■ REQUIRED ACTIONS:
A) From the reflection on revenge and redemptive violence below, extract the passage starting at "Moses speaks of" and ending at "grow strangely dim.", copied word for word.
B) Extend the reflection on revenge and redemptive violence below by writing what comes next after its final sentence.

■ DOCUMENT SEGMENT:
****************************************

Moses speaks of God's solution: "Though you may have to reprove him, do not incur sin because of him: take no revenge and cherish no grudge." Far better to do what my friend at church yesterday described when he encountered a problem person in his life: pray! God's perspective is not the same as mine, and I need to see my enemy from God's point of view. Turn my eyes upon Jesus, look full in his wonderful face. And the things of earth grow strangely dim.

I can do this at times. But I live in contemporary America, which is part of the contemporary world, in which redemptive violence is the dominant myth. We are steeped in it. Wink calls it "the simplest, laziest, most exciting, uncomplicated, irrational, and primitive depiction of evil the world has ever known."

This way of looking at things locates all evil outside myself or my tribe, whether that be in the world of sports or politics or religion or nationalism. Children grow into adults who tend to scapegoat others for all that is wrong in their world. Because we don't think about our own junk, we have trouble growing beyond our own early, immature egos.

****************************************

■ SUPPLIED ENTRIES:
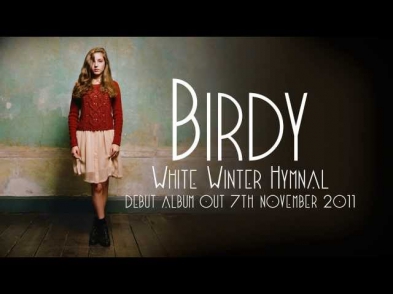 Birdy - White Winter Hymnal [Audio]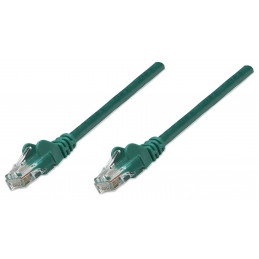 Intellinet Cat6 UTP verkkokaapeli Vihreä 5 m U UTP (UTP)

****************************************

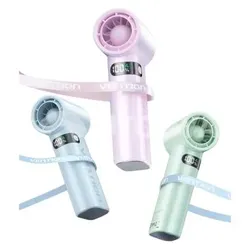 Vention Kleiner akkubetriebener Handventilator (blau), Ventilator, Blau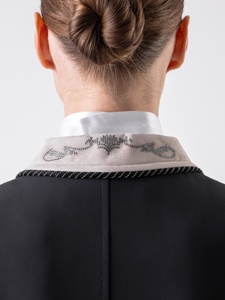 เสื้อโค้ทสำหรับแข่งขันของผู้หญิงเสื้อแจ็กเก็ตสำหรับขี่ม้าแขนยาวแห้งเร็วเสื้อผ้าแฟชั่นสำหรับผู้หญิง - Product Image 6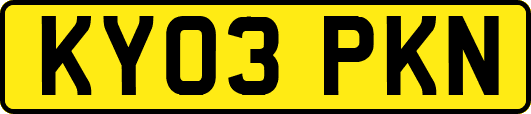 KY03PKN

****************************************

■ ANSWERS FOR THE EXERCISE:
A)
Moses speaks of God's solution: "Though you may have to reprove him, do not incur sin because of him: take no revenge and cherish no grudge." Far better to do what my friend at church yesterday described when he encountered a problem person in his life: pray! God's perspective is not the same as mine, and I need to see my enemy from God's point of view. Turn my eyes upon Jesus, look full in his wonderful face. And the things of earth grow strangely dim.

B)
Jesus pushes back hard on this. "Let he among you who is without sin cast the first stone." Jesus recalls Abba Father, and reminds us to love as we are loved. Good precedes evil in Jesus' world, and we can let God show us the good again.

You teach me your way, Lord, when I pray for my enemy, and give her something to drink, and visit him in prison, and bandage her wounds. We are all your children, God bless us, every one. You turn the evil we all commit into your good. That is real redemption, and we give thanks to you, O God.